Every August Nancy’s Specialty Foods begins to go quiche crazy. Production in the company’s Newark, Calif., plant ramps up five-fold over normal to prepare for the holidays. Soon there is little freezer space to spare in the 86,000-square-foot facility.
No matter what else goes on at Nancy’s, one thing will continue. “You can’t stop an oven,” said David Siegfried, Nancy’s information technology manager. Because if ovens were to cool, an assembly line to stall, Nancy’s would begin leaching money.
“At times we’ve had from 15 to 45 people standing there in excess of an hour,” Siegfried said. “Multiply that times their pay rate, and now they’re behind. Now you’ve got to pay them overtime.”
Falling behind risks losing sales. When the holiday season’s last truck leaves Nancy’s and product isn’t ready, the truck goes with whatever is loaded. “When we sell one time a year, if it doesn’t make it there on time, the stores say, ‘We’re not going to be able to sell it through. Cancel the order.’”
That risk, among other factors, prompted Nancy’s to launch a pilot project exploring how radio frequency identification (RFID) could improve its inventory management. Siegfried and his crew brought in RFID readers, mobile computers and tags from Intermec. Stratum Global provided its Tag- Net suite of middleware modules.
Nancy’s could have made a standard upgrade to its existing system, but Siegfried and his colleagues saw how leaping a generation of technology could solve more than just inventory management problems.

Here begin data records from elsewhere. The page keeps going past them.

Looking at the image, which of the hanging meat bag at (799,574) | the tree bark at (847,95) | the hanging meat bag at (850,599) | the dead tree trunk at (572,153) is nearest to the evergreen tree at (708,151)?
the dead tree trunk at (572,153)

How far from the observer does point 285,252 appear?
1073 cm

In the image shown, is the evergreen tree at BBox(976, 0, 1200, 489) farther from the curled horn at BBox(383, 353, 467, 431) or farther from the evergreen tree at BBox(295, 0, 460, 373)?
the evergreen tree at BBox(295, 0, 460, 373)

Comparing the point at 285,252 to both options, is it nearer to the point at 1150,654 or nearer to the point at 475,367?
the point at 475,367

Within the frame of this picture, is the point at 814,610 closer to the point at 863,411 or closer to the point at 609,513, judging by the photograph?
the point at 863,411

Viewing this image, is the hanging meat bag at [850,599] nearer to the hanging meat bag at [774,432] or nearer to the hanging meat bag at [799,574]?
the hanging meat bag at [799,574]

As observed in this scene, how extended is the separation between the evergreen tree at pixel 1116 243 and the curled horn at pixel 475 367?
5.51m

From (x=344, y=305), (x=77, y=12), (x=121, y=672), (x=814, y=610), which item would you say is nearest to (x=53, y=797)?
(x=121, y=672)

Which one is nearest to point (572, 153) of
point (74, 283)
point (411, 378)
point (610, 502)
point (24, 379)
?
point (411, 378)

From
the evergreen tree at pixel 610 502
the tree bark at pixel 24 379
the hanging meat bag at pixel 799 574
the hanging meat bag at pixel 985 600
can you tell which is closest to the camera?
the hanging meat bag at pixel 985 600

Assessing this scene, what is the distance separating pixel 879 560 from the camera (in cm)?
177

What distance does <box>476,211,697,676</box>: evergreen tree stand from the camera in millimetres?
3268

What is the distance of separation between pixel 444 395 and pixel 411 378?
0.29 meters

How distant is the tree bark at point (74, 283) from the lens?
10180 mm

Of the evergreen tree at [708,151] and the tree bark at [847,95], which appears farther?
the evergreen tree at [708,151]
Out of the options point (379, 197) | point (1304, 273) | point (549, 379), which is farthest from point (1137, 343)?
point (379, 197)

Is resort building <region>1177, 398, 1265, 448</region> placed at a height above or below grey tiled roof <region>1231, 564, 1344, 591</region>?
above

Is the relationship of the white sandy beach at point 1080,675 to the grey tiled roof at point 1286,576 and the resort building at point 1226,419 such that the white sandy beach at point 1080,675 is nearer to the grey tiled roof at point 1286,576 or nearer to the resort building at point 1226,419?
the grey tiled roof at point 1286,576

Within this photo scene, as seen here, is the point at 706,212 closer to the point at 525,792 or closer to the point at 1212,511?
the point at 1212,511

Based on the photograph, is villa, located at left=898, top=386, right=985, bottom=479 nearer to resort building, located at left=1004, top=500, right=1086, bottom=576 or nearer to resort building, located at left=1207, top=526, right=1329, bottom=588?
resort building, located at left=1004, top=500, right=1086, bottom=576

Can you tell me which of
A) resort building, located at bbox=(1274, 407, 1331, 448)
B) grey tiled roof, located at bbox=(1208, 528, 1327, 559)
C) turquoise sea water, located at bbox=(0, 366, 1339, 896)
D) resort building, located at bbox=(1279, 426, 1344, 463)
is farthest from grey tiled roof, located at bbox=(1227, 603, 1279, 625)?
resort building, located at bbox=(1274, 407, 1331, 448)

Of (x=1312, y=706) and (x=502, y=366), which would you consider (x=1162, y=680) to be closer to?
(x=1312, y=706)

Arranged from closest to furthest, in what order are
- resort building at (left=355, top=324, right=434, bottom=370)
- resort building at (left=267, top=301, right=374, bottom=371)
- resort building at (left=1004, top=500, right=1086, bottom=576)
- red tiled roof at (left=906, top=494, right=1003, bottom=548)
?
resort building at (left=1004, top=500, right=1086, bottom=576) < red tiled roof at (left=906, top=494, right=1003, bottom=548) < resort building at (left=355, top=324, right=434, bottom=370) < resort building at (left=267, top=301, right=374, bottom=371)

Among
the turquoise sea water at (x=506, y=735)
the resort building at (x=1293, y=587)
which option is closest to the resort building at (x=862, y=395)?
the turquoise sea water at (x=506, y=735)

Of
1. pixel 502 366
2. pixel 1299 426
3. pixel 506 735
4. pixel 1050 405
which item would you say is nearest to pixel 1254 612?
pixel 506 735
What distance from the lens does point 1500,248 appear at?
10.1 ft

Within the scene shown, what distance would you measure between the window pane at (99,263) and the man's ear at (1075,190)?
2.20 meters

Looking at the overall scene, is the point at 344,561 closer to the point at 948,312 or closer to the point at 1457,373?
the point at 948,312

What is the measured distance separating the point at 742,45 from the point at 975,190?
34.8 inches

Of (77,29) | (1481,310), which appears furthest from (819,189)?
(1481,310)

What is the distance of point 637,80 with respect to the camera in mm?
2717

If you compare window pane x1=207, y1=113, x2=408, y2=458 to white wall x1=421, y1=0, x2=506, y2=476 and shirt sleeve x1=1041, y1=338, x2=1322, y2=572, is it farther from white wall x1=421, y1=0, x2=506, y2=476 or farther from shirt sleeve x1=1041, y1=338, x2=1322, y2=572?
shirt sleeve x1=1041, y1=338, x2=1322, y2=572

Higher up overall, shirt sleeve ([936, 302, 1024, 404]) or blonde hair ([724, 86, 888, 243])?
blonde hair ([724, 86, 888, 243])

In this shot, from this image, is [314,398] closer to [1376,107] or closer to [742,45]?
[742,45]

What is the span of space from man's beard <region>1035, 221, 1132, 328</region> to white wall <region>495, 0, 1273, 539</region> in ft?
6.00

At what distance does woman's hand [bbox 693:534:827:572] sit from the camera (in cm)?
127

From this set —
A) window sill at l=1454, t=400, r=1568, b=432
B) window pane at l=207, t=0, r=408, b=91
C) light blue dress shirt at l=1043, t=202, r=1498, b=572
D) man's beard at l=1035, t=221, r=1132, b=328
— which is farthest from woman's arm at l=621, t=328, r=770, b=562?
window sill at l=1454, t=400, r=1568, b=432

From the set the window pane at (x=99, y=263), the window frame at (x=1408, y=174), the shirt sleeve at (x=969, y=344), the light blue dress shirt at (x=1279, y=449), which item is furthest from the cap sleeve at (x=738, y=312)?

Tracking equipment was finicky about working in the freezers where baked goods were stored. The minus10 degrees Fahrenheit killed tracking equipment. Units would lose all the cached data. When product was needed for work in process, those who shunted pallets, occasionally had to locate them by memory.
Some of the company’s most popular offerings are multi-packs. They’re differently flavored quiches baked on different days. They all must enter and exit inventory efficiently so that an assembly line does not stop. This is where Nancy’s ran into its biggest opportunity for RFID.
According to Siegfried, Nancy’s anticipated an annual revenue loss of $300,000 to $500,000 – in large part because workers couldn’t locate work-in-process components to fill orders.
With RFID, “the whole concept that you’re capturing the data and product location automatically with every movement, is a huge step for us,” Siegfried said.
Intermec’s 915 MHz IF4 reader with Bluetooth™ serial adapter and up to four
antennae make up the fork-mounted RFID hardware. Heavy-duty enclosures protect the electronics. Inside the forklift cab, a vehicle-mounted computer receives RFID tag data from the IF4 and relays information to the host system.
When the first flavored quiche is baked on day one of a three-pack production run, workers in Nancy’s packaging area record how much of it was made and which bin holds it. They use Intermec 700 series mobile computers with IP3 portable RFID readers to capture data from an Intermec RFID Intellitag® attached to each bin. In addition, Bartender Labeling software is used in conjunction with a RFID printer to commission tags.
Stratum Global’s TagMap application resides on the Intermec 700. It helps direct workers in a task called tag commissioning. With each new batch of quiche, workers record production details such as amount, date, batch number, production line, and bin number. The system then removes from available inventory all the ingredients used to make the batch, records labor at standard and adds the finished quiche to the inventory database.
For putaway, bin or pallet tag information captured via the IF4 travels by Bluetooth radio to the forklift-mounted computer. The host system assigns a freezer location for each batch of quiche.
Once all three quiche types are baked and ready, workers can easily find and deliver them to the packaging area for final assembly.
An RFID portal validates inventory recording. Workers move product through the portal, which is lined with Intermec antennas and IF5 readers. If the portal detects that any bin tag was not commissioned that day, it alerts the worker, who must then update inventory before the door from production to the freezer warehouse will open.
“The first goal is always to eliminate problematic situations that have their own ROI, then deal with the mandate,” Siegfried said. “If you’re so concerned about your customer leaving, then I think you’re running the business wrong. Eliminating problems and removing labor should be your priority. By focusing on this you will increase your customer service levels and shore up any potential trading partner from going to your competition.”
RFID, even in pilot stage, has brought good changes to Nancy’s. It goes beyond streamlining inventory management. The new system has changed the way workers in different departments interact. Business processes have shifted. No longer is inventory recording the main province of the shipping department. Now people in packaging are doing it. Forklift operators are doing it.
“When we brought everyone together they finally realized that problems they didn’t even know existed were big problems from someone else’s standpoint,” Siegfried said.
Nancy’s plan was to take its RFID system live at the end of July, so that by August, the holiday rush will have begun with their new system in place to prevent inventory problems. With Intermec and Stratum Global, Nancy’s was ready for another batch of quiche madness.